Protothreads are an extremely lightweight, stackless type of threads written in portable C code. Protothreads provide blocked waiting and sequential code execution on top of event-driven systems, without the overhead of full multithreading or per-thread stacks. They are designed for severely memory constrained systems, has a very low RAM overhead, and can be used with or without an underlying OS. New in version 1.1 is the PT_YIELD() operation that allows a protothread to yield the CPU.
Call me a geek, but I find this multi-threading fake out really cool. Hat’s off to the team.
Funny people, those programmers. Those on one end are squeezing every bit of performance out of the machines (Protothreads for example). Those on the other end are wasting computing resources by the truckload (MS and friends for another example). Now if they would start working together, I guess computing would really take off.
Took me a while to understand this… it’s a nice concept all-in-all. This is a stackless cooperative multithreading model, not preemptive as I originally thought. Worth researching into a new variant of C/C++ by implementing new native statements.
The sad reality is that MS programmers are a lot more careful about not wasting memory than, say, the Gnome people who seem to have absolutely zero clue in this regard 🙁 Gnome 1 was usable on machines with 24 megs of memory….
“The sad reality is that MS programmers are a lot more careful about not wasting memory than, say, the Gnome people who seem to have absolutely zero clue in this regard 🙁 Gnome 1 was usable on machines with 24 megs of memory….”
Ran XP SP2 on a 64MB Pentium MMX 266 laptop alone with
Office XP – very usable for browesing and light word typing.
No way to do the similar things on this old laptop with Gnome and Open Office.
“Ran XP SP2 on a 64MB Pentium MMX 266 laptop alone with Office XP – very usable for browesing and light word typing.”
No. Not very usable. At best barely usable or you have too low requirements to your computing experience. Then again I’m one of those people who find XP on a 3 GHz machine way too slow.
heh, xp will runs fine on that for most people when you disable a bunch of crap Finding XP slow on a 3ghz machine? or are you finding the apps you use on a 3ghz machine slow?
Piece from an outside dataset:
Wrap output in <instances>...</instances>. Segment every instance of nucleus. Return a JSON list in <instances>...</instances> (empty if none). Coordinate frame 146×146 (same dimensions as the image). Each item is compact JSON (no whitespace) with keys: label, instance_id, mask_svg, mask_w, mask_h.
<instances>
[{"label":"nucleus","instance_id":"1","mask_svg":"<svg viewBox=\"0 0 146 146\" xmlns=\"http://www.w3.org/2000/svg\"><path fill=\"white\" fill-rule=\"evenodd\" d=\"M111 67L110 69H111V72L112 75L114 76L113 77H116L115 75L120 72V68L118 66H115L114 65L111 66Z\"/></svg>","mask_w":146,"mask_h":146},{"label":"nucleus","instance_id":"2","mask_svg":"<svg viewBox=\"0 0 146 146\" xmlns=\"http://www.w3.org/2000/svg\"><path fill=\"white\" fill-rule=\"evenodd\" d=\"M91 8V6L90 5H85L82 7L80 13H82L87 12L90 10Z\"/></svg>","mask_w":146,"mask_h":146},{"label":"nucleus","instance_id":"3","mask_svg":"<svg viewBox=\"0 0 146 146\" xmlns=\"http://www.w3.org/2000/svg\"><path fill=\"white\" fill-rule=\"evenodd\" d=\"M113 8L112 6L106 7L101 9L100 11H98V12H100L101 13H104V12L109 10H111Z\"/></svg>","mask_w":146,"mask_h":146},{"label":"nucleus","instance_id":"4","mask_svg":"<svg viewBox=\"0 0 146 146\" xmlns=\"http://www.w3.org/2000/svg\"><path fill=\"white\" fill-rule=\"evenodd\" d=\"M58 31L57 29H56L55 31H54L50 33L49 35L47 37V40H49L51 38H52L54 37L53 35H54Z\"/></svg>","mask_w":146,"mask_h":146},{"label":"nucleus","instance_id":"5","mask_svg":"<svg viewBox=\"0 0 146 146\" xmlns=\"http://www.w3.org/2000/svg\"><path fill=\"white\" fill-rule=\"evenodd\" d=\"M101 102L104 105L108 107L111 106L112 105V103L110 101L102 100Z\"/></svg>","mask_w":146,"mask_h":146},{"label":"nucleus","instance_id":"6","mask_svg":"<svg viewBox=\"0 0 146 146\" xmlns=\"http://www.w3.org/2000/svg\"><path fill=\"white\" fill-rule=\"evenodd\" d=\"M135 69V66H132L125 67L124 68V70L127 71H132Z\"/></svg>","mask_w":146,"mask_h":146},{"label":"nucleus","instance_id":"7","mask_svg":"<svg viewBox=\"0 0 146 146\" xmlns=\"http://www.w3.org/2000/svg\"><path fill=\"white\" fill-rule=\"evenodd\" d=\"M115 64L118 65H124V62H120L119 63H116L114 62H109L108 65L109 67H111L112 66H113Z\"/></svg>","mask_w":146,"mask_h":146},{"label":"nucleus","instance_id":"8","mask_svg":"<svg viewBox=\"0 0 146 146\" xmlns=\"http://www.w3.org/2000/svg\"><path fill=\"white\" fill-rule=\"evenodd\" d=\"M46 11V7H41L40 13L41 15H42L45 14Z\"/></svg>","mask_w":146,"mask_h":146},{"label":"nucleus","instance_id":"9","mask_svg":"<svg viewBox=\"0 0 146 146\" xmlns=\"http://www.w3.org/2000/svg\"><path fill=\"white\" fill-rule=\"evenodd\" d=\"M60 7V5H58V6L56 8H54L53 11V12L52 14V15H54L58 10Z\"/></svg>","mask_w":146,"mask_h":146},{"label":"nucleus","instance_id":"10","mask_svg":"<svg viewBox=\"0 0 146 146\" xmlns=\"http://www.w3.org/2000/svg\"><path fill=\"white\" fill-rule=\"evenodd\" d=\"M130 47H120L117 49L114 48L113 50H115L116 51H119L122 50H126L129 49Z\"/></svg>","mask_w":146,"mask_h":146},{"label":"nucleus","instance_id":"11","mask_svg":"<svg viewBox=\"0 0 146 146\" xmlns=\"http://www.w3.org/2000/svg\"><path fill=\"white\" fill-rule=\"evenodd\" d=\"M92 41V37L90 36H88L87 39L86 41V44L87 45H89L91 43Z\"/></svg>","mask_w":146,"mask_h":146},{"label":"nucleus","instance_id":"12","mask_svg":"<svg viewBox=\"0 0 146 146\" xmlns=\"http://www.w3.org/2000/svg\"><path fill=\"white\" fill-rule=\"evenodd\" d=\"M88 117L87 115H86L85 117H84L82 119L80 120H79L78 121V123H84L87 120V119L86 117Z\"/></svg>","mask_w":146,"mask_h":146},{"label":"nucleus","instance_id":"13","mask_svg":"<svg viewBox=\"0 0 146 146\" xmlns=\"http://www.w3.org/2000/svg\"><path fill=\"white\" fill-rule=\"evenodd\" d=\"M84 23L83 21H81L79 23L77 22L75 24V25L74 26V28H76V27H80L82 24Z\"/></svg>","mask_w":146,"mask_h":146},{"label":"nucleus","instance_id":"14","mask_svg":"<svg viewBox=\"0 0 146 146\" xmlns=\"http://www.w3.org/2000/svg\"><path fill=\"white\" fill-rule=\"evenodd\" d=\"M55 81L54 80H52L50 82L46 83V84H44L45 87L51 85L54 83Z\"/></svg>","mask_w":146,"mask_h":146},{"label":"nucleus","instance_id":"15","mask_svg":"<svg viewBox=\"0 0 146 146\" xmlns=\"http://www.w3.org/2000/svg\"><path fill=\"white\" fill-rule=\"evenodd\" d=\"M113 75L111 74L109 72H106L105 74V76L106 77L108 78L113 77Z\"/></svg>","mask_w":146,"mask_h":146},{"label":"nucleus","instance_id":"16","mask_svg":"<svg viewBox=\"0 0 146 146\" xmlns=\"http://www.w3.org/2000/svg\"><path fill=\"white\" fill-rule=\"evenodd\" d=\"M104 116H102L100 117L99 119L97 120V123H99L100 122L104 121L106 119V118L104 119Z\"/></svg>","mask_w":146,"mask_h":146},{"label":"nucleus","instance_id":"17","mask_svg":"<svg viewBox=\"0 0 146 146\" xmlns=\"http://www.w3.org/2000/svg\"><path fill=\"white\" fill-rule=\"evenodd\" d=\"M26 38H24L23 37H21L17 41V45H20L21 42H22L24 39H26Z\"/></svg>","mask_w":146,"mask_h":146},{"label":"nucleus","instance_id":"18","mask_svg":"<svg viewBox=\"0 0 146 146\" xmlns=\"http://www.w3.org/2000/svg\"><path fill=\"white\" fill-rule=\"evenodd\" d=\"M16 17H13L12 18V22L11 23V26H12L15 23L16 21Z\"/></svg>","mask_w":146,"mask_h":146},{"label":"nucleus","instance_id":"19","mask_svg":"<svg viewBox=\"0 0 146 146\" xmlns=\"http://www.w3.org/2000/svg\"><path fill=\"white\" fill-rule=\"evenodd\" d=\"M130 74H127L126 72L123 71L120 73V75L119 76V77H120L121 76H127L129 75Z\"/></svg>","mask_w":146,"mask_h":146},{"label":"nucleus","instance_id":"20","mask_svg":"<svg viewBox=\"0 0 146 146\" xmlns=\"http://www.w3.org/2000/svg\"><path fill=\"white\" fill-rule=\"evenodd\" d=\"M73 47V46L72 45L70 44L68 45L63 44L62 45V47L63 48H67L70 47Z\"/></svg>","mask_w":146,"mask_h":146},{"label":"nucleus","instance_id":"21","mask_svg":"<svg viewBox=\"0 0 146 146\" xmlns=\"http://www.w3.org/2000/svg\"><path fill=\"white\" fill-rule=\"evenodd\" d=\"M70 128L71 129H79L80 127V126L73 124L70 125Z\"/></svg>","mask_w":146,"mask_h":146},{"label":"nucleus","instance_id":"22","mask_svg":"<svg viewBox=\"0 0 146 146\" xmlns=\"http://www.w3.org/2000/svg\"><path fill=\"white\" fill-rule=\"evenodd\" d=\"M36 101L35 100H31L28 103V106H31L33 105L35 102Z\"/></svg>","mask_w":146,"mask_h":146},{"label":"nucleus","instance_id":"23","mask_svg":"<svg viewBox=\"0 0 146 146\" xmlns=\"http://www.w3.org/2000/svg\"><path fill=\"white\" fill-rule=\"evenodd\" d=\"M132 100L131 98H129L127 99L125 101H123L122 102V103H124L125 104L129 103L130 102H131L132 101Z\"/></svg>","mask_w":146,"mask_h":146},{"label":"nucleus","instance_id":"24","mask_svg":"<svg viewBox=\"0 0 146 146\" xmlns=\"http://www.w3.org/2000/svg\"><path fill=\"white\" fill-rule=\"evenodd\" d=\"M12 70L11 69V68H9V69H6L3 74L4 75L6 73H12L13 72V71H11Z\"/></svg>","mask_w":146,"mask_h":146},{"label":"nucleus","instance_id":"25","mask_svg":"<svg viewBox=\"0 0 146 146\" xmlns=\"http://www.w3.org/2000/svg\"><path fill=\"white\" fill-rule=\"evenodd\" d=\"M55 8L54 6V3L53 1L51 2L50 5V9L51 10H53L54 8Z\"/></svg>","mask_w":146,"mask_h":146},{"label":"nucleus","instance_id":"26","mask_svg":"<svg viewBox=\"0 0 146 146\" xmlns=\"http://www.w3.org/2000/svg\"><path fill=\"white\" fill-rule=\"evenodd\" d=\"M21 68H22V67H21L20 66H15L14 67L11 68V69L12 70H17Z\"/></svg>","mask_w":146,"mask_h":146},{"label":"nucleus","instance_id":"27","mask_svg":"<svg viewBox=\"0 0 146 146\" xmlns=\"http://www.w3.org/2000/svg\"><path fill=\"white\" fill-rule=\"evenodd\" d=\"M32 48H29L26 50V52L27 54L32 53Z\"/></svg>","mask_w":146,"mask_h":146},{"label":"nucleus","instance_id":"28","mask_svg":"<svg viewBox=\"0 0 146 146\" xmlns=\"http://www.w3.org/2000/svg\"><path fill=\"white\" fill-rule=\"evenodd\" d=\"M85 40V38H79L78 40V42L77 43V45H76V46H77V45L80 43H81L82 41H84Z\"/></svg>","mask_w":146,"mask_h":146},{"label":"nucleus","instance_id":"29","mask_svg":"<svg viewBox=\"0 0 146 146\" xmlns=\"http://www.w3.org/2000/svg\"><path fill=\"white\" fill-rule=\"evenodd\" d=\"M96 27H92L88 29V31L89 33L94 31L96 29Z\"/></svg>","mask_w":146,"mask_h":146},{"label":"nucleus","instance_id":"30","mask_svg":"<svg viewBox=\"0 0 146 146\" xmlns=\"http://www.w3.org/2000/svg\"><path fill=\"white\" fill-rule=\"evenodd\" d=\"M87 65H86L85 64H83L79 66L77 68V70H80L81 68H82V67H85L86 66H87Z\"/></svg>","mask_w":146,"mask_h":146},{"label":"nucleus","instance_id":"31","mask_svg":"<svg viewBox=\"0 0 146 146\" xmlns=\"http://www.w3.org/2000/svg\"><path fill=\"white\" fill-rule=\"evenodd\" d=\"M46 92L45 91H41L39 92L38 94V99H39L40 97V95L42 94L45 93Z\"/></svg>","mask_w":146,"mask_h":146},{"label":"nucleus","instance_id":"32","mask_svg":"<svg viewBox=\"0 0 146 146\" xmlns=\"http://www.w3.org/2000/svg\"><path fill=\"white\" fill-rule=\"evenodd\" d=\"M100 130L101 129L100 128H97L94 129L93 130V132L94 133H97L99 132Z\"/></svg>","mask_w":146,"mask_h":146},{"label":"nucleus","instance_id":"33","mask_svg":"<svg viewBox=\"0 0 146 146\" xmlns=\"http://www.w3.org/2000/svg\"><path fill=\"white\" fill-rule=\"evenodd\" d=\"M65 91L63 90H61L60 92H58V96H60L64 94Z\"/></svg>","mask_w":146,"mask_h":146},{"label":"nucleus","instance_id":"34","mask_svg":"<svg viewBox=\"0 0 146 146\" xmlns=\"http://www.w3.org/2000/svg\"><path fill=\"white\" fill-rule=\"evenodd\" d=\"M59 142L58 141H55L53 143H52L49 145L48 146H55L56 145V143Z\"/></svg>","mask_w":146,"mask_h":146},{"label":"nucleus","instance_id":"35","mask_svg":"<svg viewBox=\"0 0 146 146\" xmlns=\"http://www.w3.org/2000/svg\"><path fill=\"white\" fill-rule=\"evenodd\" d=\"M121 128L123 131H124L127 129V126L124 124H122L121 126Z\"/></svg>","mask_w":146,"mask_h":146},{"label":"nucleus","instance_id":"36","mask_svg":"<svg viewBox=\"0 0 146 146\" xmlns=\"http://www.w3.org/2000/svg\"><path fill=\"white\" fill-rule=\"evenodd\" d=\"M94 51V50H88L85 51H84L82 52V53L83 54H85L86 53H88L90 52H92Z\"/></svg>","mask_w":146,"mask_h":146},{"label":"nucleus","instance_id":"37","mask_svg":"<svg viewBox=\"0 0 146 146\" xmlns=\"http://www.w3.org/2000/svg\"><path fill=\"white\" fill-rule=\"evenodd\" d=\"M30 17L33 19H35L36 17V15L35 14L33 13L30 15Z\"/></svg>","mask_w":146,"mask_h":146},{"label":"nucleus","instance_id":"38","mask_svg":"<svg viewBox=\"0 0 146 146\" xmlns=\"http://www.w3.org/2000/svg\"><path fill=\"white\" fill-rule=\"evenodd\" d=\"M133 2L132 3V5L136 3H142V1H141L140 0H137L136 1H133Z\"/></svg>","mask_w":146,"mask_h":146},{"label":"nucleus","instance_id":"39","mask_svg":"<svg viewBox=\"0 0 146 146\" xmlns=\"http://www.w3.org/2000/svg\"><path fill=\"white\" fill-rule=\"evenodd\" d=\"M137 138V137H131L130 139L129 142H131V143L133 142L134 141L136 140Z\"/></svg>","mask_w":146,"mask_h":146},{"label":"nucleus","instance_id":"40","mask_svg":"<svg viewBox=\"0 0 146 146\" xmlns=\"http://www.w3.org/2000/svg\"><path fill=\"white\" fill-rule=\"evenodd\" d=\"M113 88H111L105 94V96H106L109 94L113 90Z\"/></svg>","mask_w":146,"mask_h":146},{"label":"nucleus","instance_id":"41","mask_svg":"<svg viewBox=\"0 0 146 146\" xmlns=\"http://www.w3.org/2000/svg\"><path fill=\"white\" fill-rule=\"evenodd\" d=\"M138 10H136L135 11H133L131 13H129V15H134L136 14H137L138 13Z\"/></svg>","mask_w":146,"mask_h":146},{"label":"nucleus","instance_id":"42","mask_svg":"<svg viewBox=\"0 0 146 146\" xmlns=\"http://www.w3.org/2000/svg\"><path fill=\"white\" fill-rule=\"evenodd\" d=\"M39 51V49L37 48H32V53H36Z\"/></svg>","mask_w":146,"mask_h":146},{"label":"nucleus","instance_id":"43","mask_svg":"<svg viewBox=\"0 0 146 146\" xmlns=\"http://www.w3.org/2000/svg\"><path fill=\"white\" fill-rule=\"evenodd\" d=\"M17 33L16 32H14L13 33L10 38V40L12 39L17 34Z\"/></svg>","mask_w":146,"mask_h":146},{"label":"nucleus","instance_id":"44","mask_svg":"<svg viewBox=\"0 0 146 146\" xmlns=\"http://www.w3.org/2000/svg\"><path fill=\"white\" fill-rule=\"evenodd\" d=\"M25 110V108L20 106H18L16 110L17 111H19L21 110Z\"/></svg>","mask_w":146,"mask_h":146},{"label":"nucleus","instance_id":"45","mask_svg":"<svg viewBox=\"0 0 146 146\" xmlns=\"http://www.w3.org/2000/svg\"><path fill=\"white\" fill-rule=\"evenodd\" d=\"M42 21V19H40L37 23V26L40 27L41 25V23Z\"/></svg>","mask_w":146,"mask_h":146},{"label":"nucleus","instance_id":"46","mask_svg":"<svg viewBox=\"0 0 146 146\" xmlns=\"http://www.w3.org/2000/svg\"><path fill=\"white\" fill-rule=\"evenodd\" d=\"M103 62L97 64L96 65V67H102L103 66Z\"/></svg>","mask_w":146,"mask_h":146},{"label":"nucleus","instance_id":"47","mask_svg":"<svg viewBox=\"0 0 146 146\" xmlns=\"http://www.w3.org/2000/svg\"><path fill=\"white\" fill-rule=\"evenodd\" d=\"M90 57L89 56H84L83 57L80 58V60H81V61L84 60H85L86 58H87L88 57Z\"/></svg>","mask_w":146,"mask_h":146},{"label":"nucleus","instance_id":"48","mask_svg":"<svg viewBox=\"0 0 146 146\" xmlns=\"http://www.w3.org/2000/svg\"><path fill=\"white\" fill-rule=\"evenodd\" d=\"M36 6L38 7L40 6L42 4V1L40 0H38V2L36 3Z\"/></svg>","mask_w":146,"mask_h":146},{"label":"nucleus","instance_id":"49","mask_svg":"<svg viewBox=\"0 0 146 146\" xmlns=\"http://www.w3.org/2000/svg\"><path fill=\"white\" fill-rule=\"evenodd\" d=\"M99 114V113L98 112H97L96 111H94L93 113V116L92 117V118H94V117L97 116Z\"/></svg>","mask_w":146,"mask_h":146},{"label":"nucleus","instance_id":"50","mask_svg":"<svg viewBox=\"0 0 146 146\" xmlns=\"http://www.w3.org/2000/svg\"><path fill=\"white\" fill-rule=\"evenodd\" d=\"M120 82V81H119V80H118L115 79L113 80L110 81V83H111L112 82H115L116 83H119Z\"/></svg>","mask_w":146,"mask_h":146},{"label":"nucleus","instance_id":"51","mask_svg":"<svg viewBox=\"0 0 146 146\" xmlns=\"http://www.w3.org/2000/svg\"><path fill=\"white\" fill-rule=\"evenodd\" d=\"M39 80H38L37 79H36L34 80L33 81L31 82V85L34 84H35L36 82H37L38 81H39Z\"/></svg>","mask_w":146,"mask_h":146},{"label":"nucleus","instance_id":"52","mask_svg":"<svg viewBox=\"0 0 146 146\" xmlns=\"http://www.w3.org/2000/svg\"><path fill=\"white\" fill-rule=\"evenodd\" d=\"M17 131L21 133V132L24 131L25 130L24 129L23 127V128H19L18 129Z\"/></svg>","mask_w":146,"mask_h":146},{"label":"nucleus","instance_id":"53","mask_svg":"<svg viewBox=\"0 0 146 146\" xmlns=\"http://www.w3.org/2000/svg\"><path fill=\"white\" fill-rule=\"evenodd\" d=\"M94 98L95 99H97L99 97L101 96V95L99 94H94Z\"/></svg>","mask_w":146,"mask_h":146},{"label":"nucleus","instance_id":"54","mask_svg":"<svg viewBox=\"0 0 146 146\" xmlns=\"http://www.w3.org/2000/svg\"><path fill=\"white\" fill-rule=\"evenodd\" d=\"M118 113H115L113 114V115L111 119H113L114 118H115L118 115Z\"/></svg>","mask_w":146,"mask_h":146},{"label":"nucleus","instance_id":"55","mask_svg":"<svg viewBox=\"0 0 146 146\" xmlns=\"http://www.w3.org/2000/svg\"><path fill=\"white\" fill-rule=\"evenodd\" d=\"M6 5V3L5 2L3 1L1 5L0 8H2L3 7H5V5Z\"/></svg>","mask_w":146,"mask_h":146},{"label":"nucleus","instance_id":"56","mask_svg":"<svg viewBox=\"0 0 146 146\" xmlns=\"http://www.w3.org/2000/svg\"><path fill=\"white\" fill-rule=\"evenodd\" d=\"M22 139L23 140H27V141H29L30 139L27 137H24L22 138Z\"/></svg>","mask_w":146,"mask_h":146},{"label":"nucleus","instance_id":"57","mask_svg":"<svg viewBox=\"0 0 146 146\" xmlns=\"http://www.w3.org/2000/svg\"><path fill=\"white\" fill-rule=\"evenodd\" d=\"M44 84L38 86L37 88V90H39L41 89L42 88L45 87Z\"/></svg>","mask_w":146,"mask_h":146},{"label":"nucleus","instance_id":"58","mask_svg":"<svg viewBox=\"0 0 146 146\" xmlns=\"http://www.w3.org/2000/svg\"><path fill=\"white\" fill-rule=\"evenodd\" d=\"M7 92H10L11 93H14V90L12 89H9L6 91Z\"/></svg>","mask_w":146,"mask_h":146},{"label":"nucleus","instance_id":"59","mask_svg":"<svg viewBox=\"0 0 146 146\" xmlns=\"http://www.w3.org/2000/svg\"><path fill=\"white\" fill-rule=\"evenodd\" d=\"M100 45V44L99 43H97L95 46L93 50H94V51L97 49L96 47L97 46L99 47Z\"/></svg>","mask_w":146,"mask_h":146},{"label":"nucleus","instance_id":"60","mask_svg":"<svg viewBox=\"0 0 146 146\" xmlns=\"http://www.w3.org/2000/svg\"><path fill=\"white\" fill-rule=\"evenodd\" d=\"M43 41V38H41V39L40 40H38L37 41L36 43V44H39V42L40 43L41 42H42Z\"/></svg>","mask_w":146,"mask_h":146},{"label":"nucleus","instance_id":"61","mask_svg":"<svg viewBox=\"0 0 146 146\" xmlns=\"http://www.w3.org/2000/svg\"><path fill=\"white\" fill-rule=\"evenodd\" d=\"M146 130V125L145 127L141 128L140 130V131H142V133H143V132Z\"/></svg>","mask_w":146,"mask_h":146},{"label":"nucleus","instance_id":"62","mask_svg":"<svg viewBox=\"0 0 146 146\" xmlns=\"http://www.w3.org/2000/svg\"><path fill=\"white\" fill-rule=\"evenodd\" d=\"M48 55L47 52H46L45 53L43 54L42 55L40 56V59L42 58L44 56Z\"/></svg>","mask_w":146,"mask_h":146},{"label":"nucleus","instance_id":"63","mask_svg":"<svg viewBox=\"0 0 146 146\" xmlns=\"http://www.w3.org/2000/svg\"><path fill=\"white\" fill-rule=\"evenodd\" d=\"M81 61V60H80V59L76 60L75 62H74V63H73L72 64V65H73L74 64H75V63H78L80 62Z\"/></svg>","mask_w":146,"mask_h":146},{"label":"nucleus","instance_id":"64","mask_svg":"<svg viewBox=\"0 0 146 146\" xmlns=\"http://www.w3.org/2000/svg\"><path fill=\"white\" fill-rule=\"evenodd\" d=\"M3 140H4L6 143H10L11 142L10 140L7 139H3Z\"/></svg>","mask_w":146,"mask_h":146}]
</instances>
reading about protothreads i stumbled on Contiki OS ,
will i learn something about os developement if i study all documentation about contiki os?
are there other verrry simple os to study and learn something about os?
thanks
>are there other verrry simple os to study and learn something about
Yes. Plan9. Read the papers and the source, 🙂
(as a sidenote Plan9 also uses ”coroutines” extensivly as the programming model – for user space programs – http://www.cs.bell-labs.com/who/rsc/thread/cws.pdf might be a nice read)
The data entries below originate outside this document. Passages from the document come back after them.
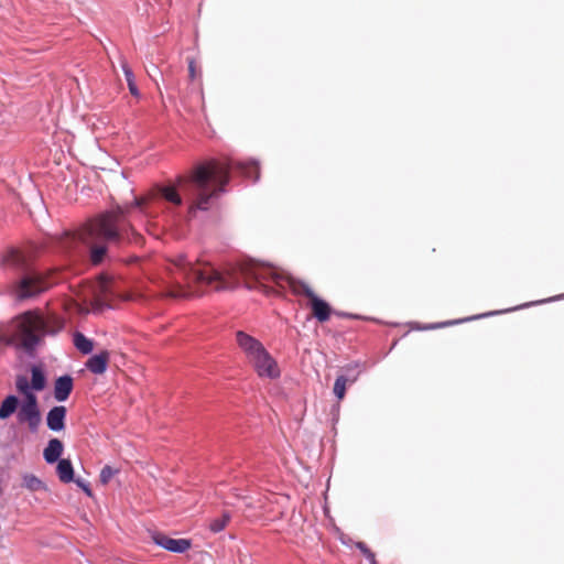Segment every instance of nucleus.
I'll return each instance as SVG.
<instances>
[{
  "label": "nucleus",
  "mask_w": 564,
  "mask_h": 564,
  "mask_svg": "<svg viewBox=\"0 0 564 564\" xmlns=\"http://www.w3.org/2000/svg\"><path fill=\"white\" fill-rule=\"evenodd\" d=\"M170 270L172 281L167 288V295L174 299L197 296L204 286L216 291L243 286L248 291L259 290L267 295L281 294L289 288L294 294H304L310 299L308 307L317 322L325 323L333 314L330 304L318 296L308 284L252 258L226 262L224 267L217 268L204 259H191L186 254H178Z\"/></svg>",
  "instance_id": "f257e3e1"
},
{
  "label": "nucleus",
  "mask_w": 564,
  "mask_h": 564,
  "mask_svg": "<svg viewBox=\"0 0 564 564\" xmlns=\"http://www.w3.org/2000/svg\"><path fill=\"white\" fill-rule=\"evenodd\" d=\"M234 173L257 183L260 178V163L256 159H212L197 164L188 174L180 175L174 184L159 186L156 195L166 203L175 223H188L196 217L197 212H207L213 200L226 193Z\"/></svg>",
  "instance_id": "f03ea898"
},
{
  "label": "nucleus",
  "mask_w": 564,
  "mask_h": 564,
  "mask_svg": "<svg viewBox=\"0 0 564 564\" xmlns=\"http://www.w3.org/2000/svg\"><path fill=\"white\" fill-rule=\"evenodd\" d=\"M128 209L117 206L100 214L89 226L86 247L91 265L111 261L117 257V249L141 242V236L128 220Z\"/></svg>",
  "instance_id": "7ed1b4c3"
},
{
  "label": "nucleus",
  "mask_w": 564,
  "mask_h": 564,
  "mask_svg": "<svg viewBox=\"0 0 564 564\" xmlns=\"http://www.w3.org/2000/svg\"><path fill=\"white\" fill-rule=\"evenodd\" d=\"M64 328V321L52 314L37 310L25 311L15 316L11 323L0 325V350L13 346L34 357L37 347L46 336H56Z\"/></svg>",
  "instance_id": "20e7f679"
},
{
  "label": "nucleus",
  "mask_w": 564,
  "mask_h": 564,
  "mask_svg": "<svg viewBox=\"0 0 564 564\" xmlns=\"http://www.w3.org/2000/svg\"><path fill=\"white\" fill-rule=\"evenodd\" d=\"M0 265L12 274L13 294L18 302L37 297L54 283L50 274L36 269L30 257L18 248H9L2 254Z\"/></svg>",
  "instance_id": "39448f33"
},
{
  "label": "nucleus",
  "mask_w": 564,
  "mask_h": 564,
  "mask_svg": "<svg viewBox=\"0 0 564 564\" xmlns=\"http://www.w3.org/2000/svg\"><path fill=\"white\" fill-rule=\"evenodd\" d=\"M249 361L252 364L257 375L261 378L278 379L281 376L278 362L267 348L252 357Z\"/></svg>",
  "instance_id": "423d86ee"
Why are we to believe that your alleged experiences with Windows XP are even remotely true? I have a 333mhz system with 128M of RAM that runs Windows XP without a flaw, and is quite usable. I fail to see how some of these folks can run it with a relatively modern system and find such poor performance. I suppose the only real way this would make much sense is if they were too unlearned about their setup to even install the correct drivers for their system’s devices, allowed their system to be filled with OEM-packaged “assistance” software and eight million “spyware” applications.
Donald Ferrone
I suppose the only real way this would make much sense is if they were too unlearned about their setup to even install the correct drivers for their system’s devices, allowed their system to be filled with OEM-packaged “assistance” software and eight million “spyware” applications.
In other words, if they were ordinary users. You can’t have an experienced user heavily modify the default system and then claim that the speed they experience is representative of the OS.